ÖSO’dan bu araçlara bir taciz ateşi açıldığını belirten Amerikan kaynakları, ateşe karşılık verildikten sonra daha güvenli bölgeye çekildiklerini söylüyorlar. Aynı kaynaklar, ateş açılan bölgede sadece yerel ÖSO güçlerinin bulunduğunu, TSK’nın bulunmadığını da söylediler.

Bu kaynaklar, son derece karışık ve hassas durumda olan bölgede bu tür spontane karşılıklı ateş açılmasının normal olduğunu, asıl önemli olanın işlerin büyümeden durması gerektiğini söylüyorlar. Bu olayın temeline inmek için resmi kaynaklarda fazla yeni açılım yok. Onlar sadece ellerine konuşma metni verilmiş gibi hep şu aynı şeyi söylüyorlar:

RESMİ TAVIR

“ABD’nin YPG’ye vermekte olduğu destek sadece DEAŞ ile savaş bitinceye kadardır. Türkiye’ye bunu defalarca anlattık. Hatta Genelkurmay Başkanı’mız Türkiye’nin Genelkurmay Başkanı ile bu konuyu en azından 15 kez konuştu. Fakat ne kadar anlattıysak da Türkiye itirazlarının düzeyini sürekli yükselterek sürdürüyor. Washington’da bu konuda Türkiye’nin hassasiyetleri biliniyor, ama DEAŞ’la mücadele önceliği olduğundan Washington farklı adımları şu an atamıyor.”

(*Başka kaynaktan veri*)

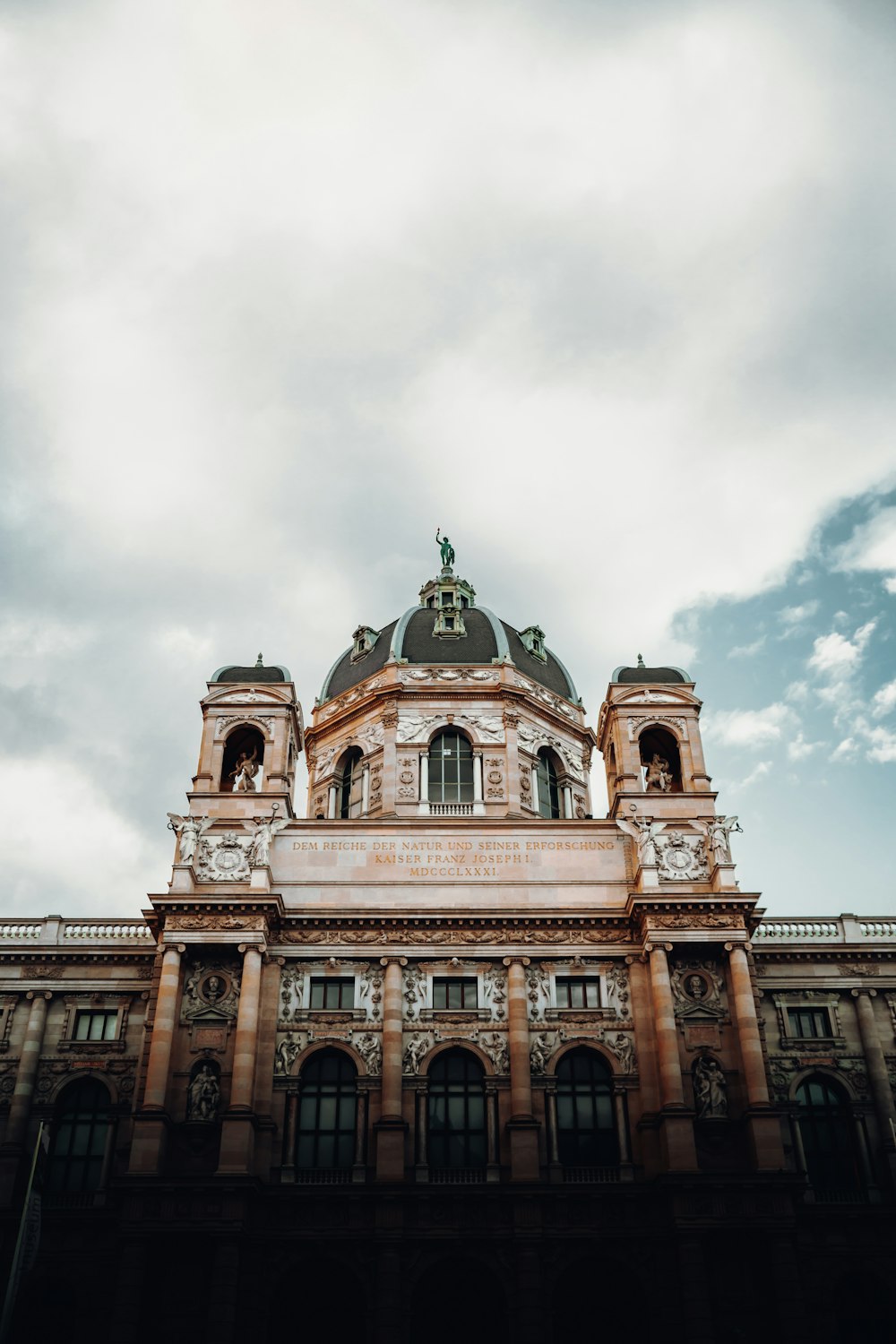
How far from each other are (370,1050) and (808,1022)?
1535 centimetres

Bu konuda bize hep söylenen resmi görüş bu. Ama bunun ötesinde bölgede son derece tehlikeli boyuta ulaşma potansiyeli olan bir gerginliğin de bulunduğu kesin. Ben de Washington’da tanıdığım ulusal güvenlik yazarı arkadaşlarımdan rica ettim ve aralarında Pulitzer ödüllü gazetecilerin de bulunduğu bu arkadaşlarla son durumu konuşmak için buluştuk.

MESELENİN GERÇEĞİ

Şimdi uzun sohbetimizden çıkardığım sonuçları özetleyeceğim. Okurken bunların Amerika’nın resmi görüşü olmadığını, sadece şu anda Amerikan istihbarat ve ulusal güvenlik camiasından en doğru bilgileri alabilen gazetecilerin sözleri olduğunu unutmayın:

1- Bir süre önce Pentagon Sözcüsü Jeff Davis, “DEAŞ’tan başka tarafa saldıran olmasın diye Münbiç’e konuşlandık” diye bir açıklama yapmıştı. Bunun anlamı şu: DEAŞ ile çarpışan YPG’ye kimse saldırmasın diye, onları korumak için oradayız.

2- Bu yüzden ÖSO’dan açılan ateşe ateşle karşılık verilmesi şaşırtıcı ve beklenmedik bir gelişme değil. Bize göre ileride işlerin büyümesi ihtimali de var ve bu ABD-Türkiye ilişkisi açısından çok tehlikeli ve istenmeyen sonuçlar doğurabilir.

3- Mattis, Türkiye’deyken “DEAŞ’la mücadele bittikten sonra YPG ile işbirliğimiz bitecek” demişti. Biz bunun olacağına inanmıyoruz. Yani DEAŞ sonrası bile Amerika’nın YPG’ye desteği sürecek.

4- Ayrıca Mattis, “YPG’ye verdiğimiz tüm silahlar DEAŞ tehlikesi bitince geri alınacak” demişti. Bize göre bunun olması da mümkün görünmüyor.

5- Amerika’nın Suriye’nin kuzeyinde bir Kürt oluşumu projesi var. Birimlerde “süzeren” devlet kavramı kullanılıyor bu oluşum için. Hatta Ruslarla da bu konu konuşuluyormuş. Afrin’de Rus gücünün bulunması da bununla bağlantılı olabilir.

6- Washington medya ve siyasi elitinin izlediği PBS haber kanalında, Kürtlerin Washington’da kamuoyu oluşturma çabalarının ne kadar üst düzeye ulaştığı açıkça görülüyor.

7- Suriye’de bir Kürt oluşumuna yönelik askeri çözüm opsiyonu zor gibi görünüyor. Bizim gazeteciler olarak tavsiyemiz, Türkiye’nin kendi haklı kaygılarını anlatmak için çok ciddi bir kamuoyu oluşturmaya girişmesi ve diplomasinin gücüne ağırlık vermesidir.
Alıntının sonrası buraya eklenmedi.